Comparison of Cadazolid Versus Vancomycin in Children With Clostridium Difficile-associated Diarrhea (CDAD)

Status:
Terminated
Trial end date:
2018-04-17
Target enrollment:
0
Participant gender:
All
Summary
Cadazolid has demonstrated activity against a bacteria named Clostridium difficile in animal studies. The results of a first study conducted in adult patients have suggested efficacy of the new antibiotic, cadazolid, in the treatment of diarrhea caused by this bacteria. This is the first study of cadazolid in children.
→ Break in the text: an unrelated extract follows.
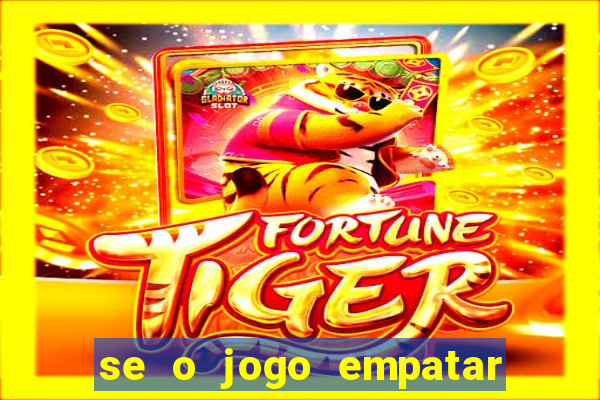 se o jogo empatar hoje quem ganha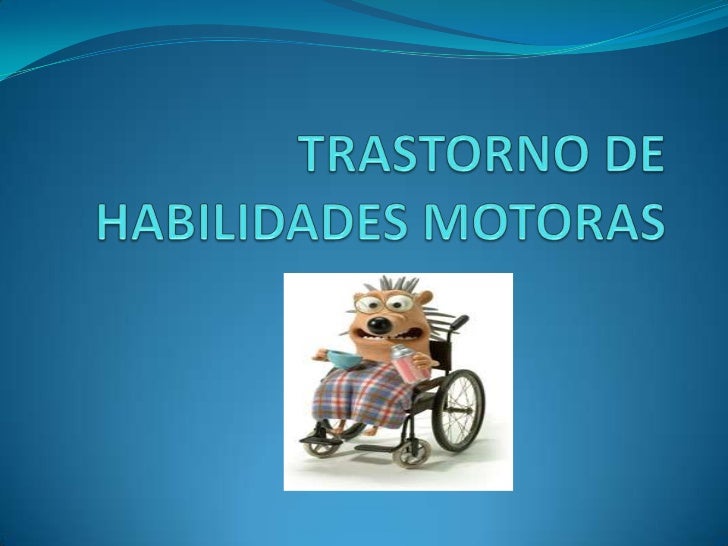 Trastorno de habilidades motoras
The overall purpose of this study is to provide reassurance on the safety and efficacy of cadazolid in children suffering from infection due to Clostridium difficile.
Phase:
Phase 2/Phase 3
Accepts Healthy Volunteers?
No
Details
Lead Sponsor:
Actelion
Treatments:
Oxazolidinones
Pharmaceutical Solutions
Vancomycin
Criteria
Key Inclusion Criteria:

- Signed informed consent by parents or legally authorized representatives (LAR) and
assent by the child according to local requirements prior to initiation of any
study-mandated procedure.

- Male or female from birth to < 18 years of age, diagnosed with Clostridium
Difficile-associated diarrhea (CDAD).

- Females of childbearing potential must have a negative pregnancy test at screening and
must agree to use an adequate and reliable method of contraception.

Key Exclusion Criteria:

- Positive Rotavirus test for subjects < 5 years.
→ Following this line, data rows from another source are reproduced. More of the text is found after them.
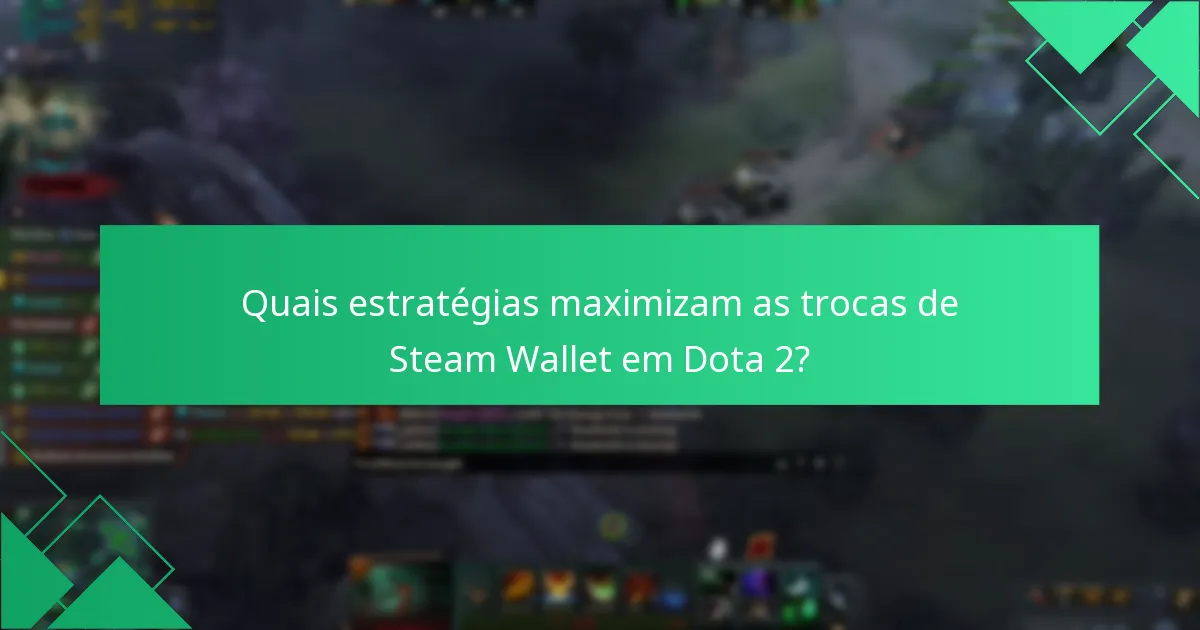 Quais estratégias maximizam as trocas de Steam Wallet em Dota 2?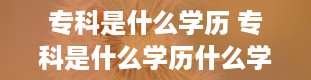 专科是什么学历 专科是什么学历什么学位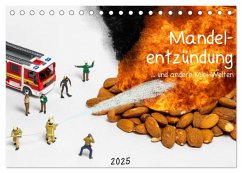 Mandelentzündung ... und andere Mini-Welten (Tischkalender 2025 DIN A5 quer), CALVENDO Monatskalender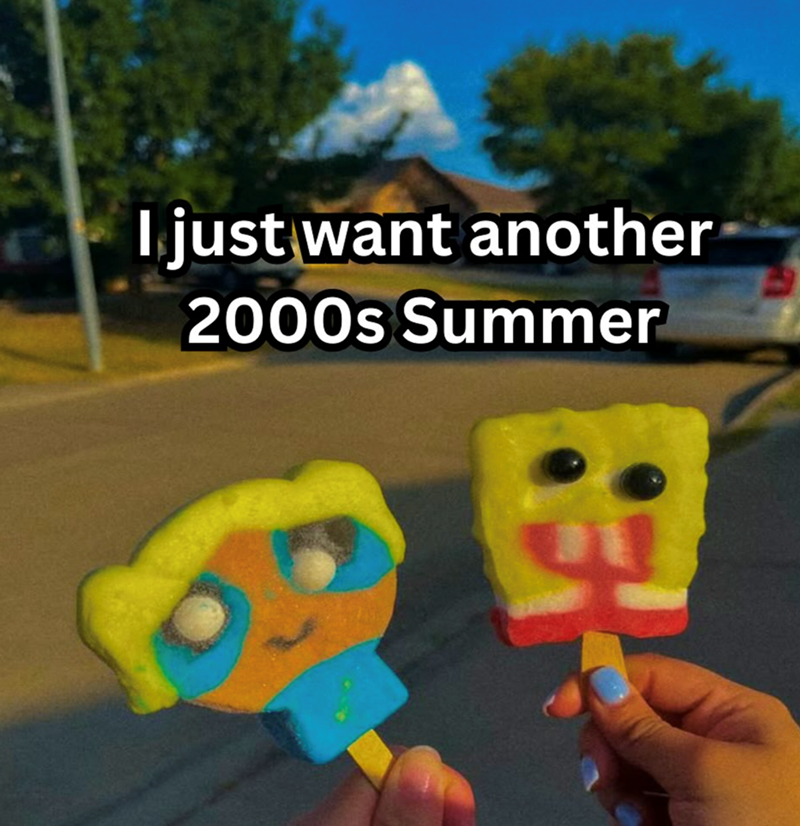 I just want another 2000s Summer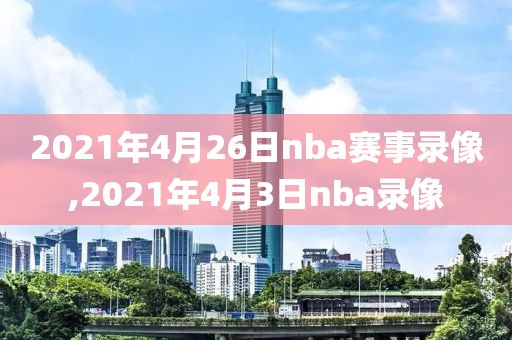 2021年4月26日nba赛事录像,2021年4月3日nba录像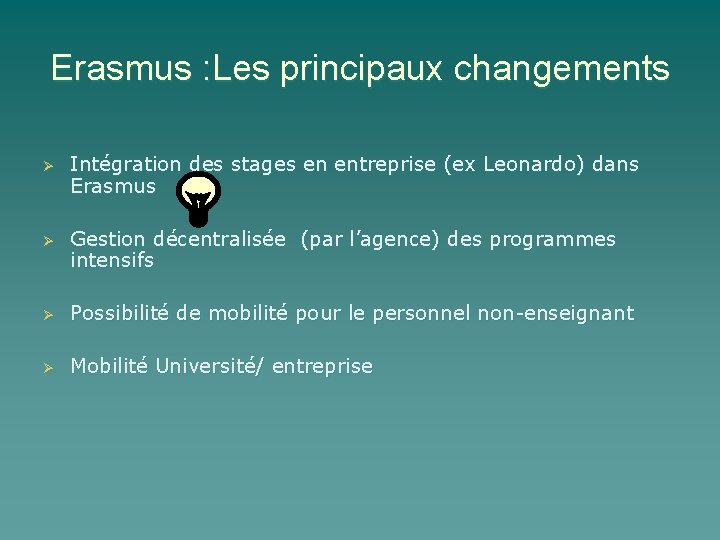 Erasmus : Les principaux changements Ø Intégration des stages en entreprise (ex Leonardo) dans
- Fulminant or life-threatening CDAD.

- More than one previous episode of CDAD in the 3 month period prior to enrollment /
randomization.

- Antimicrobial treatment active against CDAD administered within 24 h prior to
screening except for metronidazole treatment failures (MTF).

- Subjects with body weight < 3 kg.

- Inflammatory bowel disease, chronic abdominal pain, or chronic diarrhea of any
etiology.

- Fecal microbiota transplant (FMT), immunoglobulin therapy, or any investigational drug
to prevent or treat CDAD within 1 month period (or 5 half-lives in case of
investigational drug, whichever is longer) prior to enrollment / randomization.

- Monoclonal antibodies against C. difficile within 6 months prior to enrollment /
randomization.

- Previous vaccination against C. difficile.

- Known mental disorders.

- Any circumstances or conditions, which, in the opinion of the investigator, may affect
the subject's full participation in the study, or compliance with the protocol.